她这举动让萧行简有些意外,他的眼神带着几分陌生,声音中带着几分探究,“苏姑娘,你客气了。”
“以后你就住在这里,有什么需要就告诉绿翘。”
淡淡的,没有过多情绪的声音在庭院中回荡,
苏衿宁安静的听着。
七岁的时候,父亲在林州任职。
有一次,她随母亲外出上香,回家的时候,看见马车里躲着一个少年,少年模样狼狈,眼神带着惊恐和防备。

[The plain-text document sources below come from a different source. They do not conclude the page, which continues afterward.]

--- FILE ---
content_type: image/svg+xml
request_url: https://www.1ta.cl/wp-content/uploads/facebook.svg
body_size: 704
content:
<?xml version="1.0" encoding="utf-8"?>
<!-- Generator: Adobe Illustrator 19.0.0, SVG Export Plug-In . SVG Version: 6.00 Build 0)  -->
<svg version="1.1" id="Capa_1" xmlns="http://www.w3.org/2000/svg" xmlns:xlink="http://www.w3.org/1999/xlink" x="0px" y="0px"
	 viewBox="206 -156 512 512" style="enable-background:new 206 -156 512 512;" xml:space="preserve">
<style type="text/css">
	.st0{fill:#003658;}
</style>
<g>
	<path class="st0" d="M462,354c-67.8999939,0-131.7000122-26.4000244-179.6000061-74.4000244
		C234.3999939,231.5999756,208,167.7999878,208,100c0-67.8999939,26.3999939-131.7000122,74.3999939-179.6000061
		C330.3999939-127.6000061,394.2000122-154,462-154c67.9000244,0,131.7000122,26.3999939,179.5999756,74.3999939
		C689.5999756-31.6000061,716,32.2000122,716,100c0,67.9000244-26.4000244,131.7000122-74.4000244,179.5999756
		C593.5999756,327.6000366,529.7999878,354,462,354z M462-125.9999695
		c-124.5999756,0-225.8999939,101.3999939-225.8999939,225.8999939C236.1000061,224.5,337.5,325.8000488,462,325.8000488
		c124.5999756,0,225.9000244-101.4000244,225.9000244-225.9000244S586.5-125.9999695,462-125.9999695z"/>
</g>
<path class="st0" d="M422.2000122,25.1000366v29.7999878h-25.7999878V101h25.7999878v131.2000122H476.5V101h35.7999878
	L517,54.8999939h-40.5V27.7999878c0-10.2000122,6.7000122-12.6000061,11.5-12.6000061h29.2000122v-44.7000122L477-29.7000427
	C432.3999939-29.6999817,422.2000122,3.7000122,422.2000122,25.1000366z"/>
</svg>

现在,少年长大,过去的惊恐和防备都已不见,取而代之是疏离和淡漠。
无论如何,苏衿宁对他真心感激。
若不是他,她此刻大概已经死在教坊司。
就在苏衿宁陷入沉思的时候,忽然听到萧行简的话,眼睛露出惊诧。
“外室娘子?”
萧行简点点头,“我知道,这个身份委屈了你,但眼下楚王谋逆案尚未落定,有心人追究起来,必定要探寻你我的关系。”
苏衿宁已经明白过来。
锦衣卫隶属皇帝,是皇帝的耳目、利刃,不涉朝堂争斗。
苏衿宁的父亲乃清流,却又牵扯进楚王谋逆。
萧行简把她从教坊司带出来,落在有心人眼里就是把柄。
她被充入教坊司,成了贱籍,只能从事贱业,做歌舞伶人,或者娼妓,不得改业,更不能与良民通婚。
成为萧行简的外室娘子,已经是他给予她的最大庇护。
即便被人知晓她的身份,旁人看在萧行简锦衣卫副指挥使的身份,也不敢为难她。
只是——
苏衿宁愧疚道:“这样的话,我又连累你了。”
萧行简年纪轻轻就做到了锦衣卫副指挥,前途无量,如果被人知道他豢养外室。
这对他名声、前途都是一个极大的污点,将来还会影响他的婚事。
先前找他求救,的确有挟恩图报的意思。
如今脱离了教坊司,不必做受人欺凌的娼妓,苏衿宁对萧行简满心感激。
可她也没有办法说出拒绝的话。
父亲蒙冤而死,两个哥哥黥面流放,母亲在浣衣局做苦役,她大仇未报,亲人未得安置。
甚至就连她自己也如浮萍,难以自保,除了萧行简,她再也没有任何依仗。
她抬眸望着他,感激的话到了嘴边,却没有再说出来。